[Excerpts from spatial question data]

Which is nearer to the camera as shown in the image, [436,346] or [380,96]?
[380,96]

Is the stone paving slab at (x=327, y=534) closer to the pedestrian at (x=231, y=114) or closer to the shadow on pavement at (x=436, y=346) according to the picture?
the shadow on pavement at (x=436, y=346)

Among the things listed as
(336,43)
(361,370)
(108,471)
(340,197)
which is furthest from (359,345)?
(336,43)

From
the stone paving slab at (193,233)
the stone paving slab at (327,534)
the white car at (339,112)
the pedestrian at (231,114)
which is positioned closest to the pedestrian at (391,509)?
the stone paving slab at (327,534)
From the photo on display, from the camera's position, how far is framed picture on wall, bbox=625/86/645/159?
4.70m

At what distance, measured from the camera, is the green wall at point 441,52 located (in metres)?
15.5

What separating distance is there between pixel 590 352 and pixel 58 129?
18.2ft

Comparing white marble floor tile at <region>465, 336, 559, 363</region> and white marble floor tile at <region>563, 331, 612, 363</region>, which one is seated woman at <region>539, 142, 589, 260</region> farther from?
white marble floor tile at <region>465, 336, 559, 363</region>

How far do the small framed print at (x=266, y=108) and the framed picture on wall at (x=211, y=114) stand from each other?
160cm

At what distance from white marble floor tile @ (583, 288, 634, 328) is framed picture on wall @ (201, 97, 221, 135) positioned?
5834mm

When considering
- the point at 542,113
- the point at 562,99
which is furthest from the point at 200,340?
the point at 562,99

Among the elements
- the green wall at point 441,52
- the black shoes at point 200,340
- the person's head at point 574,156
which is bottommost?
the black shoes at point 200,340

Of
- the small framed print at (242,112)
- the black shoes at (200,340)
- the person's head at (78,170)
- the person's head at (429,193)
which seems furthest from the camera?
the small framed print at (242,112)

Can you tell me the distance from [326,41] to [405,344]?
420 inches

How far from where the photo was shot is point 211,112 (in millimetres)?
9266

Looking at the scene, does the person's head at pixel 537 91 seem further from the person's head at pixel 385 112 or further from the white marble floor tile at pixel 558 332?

> [EXERCISE DESCRIPTION] Arrange every line of the data above as a numbered list, dropping the blank lines.

> [OUTPUT OF THE TASK]
1. Which is nearer to the camera as shown in the image, [436,346] or [380,96]?
2. [380,96]
3. Is the stone paving slab at (x=327, y=534) closer to the pedestrian at (x=231, y=114) or closer to the shadow on pavement at (x=436, y=346) according to the picture?
4. the shadow on pavement at (x=436, y=346)
5. Among the things listed as
6. (336,43)
7. (361,370)
8. (108,471)
9. (340,197)
10. which is furthest from (359,345)?
11. (336,43)
12. From
13. the stone paving slab at (193,233)
14. the stone paving slab at (327,534)
15. the white car at (339,112)
16. the pedestrian at (231,114)
17. which is positioned closest to the pedestrian at (391,509)?
18. the stone paving slab at (327,534)
19. From the photo on display, from the camera's position, how far is framed picture on wall, bbox=625/86/645/159?
20. 4.70m
21. At what distance, measured from the camera, is the green wall at point 441,52 located (in metres)?
22. 15.5
23. What separating distance is there between pixel 590 352 and pixel 58 129?
24. 18.2ft
25. Comparing white marble floor tile at <region>465, 336, 559, 363</region> and white marble floor tile at <region>563, 331, 612, 363</region>, which one is seated woman at <region>539, 142, 589, 260</region> farther from?
26. white marble floor tile at <region>465, 336, 559, 363</region>
27. How far do the small framed print at (x=266, y=108) and the framed picture on wall at (x=211, y=114) stand from each other?
28. 160cm
29. At what distance from white marble floor tile @ (583, 288, 634, 328) is framed picture on wall @ (201, 97, 221, 135) positioned?
30. 5834mm
31. When considering
32. - the point at 542,113
33. - the point at 562,99
34. which is furthest from the point at 200,340?
35. the point at 562,99
36. Among the elements
37. - the green wall at point 441,52
38. - the black shoes at point 200,340
39. - the person's head at point 574,156
40. which is bottommost?
41. the black shoes at point 200,340
42. Of
43. - the small framed print at (242,112)
44. - the black shoes at (200,340)
45. - the person's head at (78,170)
46. - the person's head at (429,193)
47. which seems furthest from the camera?
48. the small framed print at (242,112)
49. Can you tell me the distance from [326,41] to [405,344]?
50. 420 inches
51. How far from where the photo was shot is point 211,112 (in millimetres)?
52. 9266
53. Looking at the scene, does the person's head at pixel 537 91 seem further from the person's head at pixel 385 112 or further from the white marble floor tile at pixel 558 332?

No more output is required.